--- START OF SUPPLIED RECORDS ---

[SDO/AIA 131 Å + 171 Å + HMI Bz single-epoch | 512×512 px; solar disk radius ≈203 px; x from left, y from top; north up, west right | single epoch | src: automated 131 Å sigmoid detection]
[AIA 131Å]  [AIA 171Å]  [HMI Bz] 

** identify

--- END OF SUPPLIED RECORDS ---
--- START OF SUPPLIED RECORDS ---

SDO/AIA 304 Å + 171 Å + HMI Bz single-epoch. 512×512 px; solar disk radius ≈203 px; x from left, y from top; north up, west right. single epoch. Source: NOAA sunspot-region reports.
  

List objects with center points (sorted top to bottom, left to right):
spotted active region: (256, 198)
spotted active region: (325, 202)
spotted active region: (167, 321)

--- END OF SUPPLIED RECORDS ---
--- START OF SUPPLIED RECORDS ---

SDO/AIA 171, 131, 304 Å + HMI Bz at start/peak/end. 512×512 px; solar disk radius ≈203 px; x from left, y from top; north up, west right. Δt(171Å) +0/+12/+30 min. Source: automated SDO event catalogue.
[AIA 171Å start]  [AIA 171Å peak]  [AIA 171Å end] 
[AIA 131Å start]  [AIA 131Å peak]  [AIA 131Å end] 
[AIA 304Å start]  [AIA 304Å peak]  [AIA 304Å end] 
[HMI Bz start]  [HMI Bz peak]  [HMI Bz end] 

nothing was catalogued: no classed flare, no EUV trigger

--- END OF SUPPLIED RECORDS ---

TASK GOAL — Reproduce the records between the line containing "SDO/AIA 304 Å" and the line containing "spotted active region: (256, 198)", inclusive.

TASK ANSWER —
SDO/AIA 304 Å + 171 Å + HMI Bz single-epoch. 512×512 px; solar disk radius ≈203 px; x from left, y from top; north up, west right. single epoch. Source: NOAA sunspot-region reports.
  

List objects with center points (sorted top to bottom, left to right):
spotted active region: (256, 198)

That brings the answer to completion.